▸ Testo fornito:
^^^^

In realtà è il concetto stesso di identità ad apparire talvolta “ambiguo” o poco chiaro; ad esempio, con riferimento al concetto di “identità nazionale” che nel Codice concorre a definire il paesaggio: “può sembrare un paradosso (…) ma proprio il concetto di nazione, intesa in senso sostanziale (con riferimento cioè a determinati caratteri etnici o in genere culturali) e non solo politico, rimanda a forme politiche di convivenza di tipo pluralistico.(….) Più identità regionali e locali con loro specifici connotati culturali convivono nell’ambito dello stato nazionale (senza rompere l’unitarietà del popolo), il quale – a sua volta – può far parte di unità più ampie” (es. Unione Europea); ed ancora: “la pluralità delle culture e delle identità dello stato di diritto costituzionale (…) sono già oggi all’interno delle comunità nazionali – statali“.
Il concetto di identità nazionale evocato nel Codice, realmente è oramai imploso: di per sé non funge da utile “canone di valutazione e di identificazione della sostanza e dei valori del paesaggio” perché “sembra da un lato dire troppo, dall’altro troppo poco. Troppo perché non chiarisce se si possa attribuire valore ad un paesaggio rappresentativo di un’identità locale o regionale, a meno che tale identità non sia a sua volta ritenuta (ma da chi?) rappresentativa dell’identità nazionale. Troppo poco perché (…) già oggi paesaggi di particolari paesi possono divenire elementi rilevanti per la formazione di identità più ampie (si pensi ai concetti di patrimonio dell’umanità e di “patrimonio europeo”)“.

^^^^

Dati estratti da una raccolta
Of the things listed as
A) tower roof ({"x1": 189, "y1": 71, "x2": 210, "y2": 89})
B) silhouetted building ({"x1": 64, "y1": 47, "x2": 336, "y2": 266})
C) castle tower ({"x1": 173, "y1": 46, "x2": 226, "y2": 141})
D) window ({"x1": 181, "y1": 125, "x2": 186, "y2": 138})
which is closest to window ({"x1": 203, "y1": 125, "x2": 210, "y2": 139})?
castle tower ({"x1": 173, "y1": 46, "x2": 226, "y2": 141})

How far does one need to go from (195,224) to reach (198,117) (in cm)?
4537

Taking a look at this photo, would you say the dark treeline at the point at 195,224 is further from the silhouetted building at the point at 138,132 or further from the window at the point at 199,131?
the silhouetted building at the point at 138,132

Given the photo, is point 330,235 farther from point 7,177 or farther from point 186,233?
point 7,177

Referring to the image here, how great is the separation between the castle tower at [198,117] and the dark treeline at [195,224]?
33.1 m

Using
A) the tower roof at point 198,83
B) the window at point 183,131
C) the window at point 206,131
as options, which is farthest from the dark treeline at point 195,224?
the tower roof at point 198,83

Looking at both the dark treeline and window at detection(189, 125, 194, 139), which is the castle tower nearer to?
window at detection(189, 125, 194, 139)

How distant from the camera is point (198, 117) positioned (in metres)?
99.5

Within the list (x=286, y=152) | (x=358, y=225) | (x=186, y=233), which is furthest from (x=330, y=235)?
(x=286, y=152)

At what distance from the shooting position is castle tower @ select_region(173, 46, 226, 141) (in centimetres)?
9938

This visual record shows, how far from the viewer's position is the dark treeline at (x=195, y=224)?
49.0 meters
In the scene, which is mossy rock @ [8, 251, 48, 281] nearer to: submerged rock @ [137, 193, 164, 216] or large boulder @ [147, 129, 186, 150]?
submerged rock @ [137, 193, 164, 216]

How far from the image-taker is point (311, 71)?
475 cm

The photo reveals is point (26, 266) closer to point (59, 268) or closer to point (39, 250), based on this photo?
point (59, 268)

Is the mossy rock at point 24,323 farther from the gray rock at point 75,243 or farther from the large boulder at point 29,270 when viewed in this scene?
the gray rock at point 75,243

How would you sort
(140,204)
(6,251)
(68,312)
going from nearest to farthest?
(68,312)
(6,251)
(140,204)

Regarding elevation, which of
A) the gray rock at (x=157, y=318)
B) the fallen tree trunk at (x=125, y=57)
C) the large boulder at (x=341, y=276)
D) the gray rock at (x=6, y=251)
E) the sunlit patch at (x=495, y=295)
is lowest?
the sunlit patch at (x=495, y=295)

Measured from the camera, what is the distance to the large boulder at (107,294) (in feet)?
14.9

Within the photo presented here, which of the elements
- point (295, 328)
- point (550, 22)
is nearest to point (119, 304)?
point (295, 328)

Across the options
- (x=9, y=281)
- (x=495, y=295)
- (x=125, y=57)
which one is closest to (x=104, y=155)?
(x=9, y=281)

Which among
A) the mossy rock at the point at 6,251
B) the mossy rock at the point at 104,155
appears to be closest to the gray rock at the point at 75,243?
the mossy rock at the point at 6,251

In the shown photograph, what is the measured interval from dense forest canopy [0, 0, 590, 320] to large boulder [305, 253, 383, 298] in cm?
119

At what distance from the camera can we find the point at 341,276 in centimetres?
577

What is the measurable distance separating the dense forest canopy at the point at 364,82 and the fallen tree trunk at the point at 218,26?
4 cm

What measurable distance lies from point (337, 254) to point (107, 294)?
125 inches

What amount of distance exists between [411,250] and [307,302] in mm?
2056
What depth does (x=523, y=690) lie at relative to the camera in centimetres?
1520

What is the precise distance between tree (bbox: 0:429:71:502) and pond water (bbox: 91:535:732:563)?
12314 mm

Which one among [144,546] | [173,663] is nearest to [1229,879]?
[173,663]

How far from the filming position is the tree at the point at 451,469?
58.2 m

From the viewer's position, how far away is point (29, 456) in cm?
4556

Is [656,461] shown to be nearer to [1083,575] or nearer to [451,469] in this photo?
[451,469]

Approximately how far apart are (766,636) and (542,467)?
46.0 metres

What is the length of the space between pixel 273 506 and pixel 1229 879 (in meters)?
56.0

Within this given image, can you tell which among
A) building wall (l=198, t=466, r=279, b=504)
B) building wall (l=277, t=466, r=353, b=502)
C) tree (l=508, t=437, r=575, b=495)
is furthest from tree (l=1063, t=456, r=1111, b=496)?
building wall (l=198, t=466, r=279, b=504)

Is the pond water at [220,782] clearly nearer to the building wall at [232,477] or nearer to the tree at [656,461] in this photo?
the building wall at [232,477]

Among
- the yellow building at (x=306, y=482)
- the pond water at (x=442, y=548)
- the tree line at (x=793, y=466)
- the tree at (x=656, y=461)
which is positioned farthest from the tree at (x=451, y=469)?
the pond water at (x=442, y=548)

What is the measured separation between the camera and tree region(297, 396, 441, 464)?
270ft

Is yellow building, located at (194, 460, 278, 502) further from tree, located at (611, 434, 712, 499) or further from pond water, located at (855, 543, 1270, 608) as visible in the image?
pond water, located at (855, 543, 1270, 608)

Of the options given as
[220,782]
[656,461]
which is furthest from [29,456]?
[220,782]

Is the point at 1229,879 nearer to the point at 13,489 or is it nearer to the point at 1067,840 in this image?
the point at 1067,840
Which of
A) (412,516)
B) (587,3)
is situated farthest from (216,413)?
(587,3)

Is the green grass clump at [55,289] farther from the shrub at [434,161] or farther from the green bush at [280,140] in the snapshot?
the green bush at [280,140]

^^^^

▸ Cosa si chiede:
Nel testo fornito, quale esempio si cita di unità più ampie di cui lo stato nazionale può far parte?

▸ Esito del compito:
L'Unione Europea.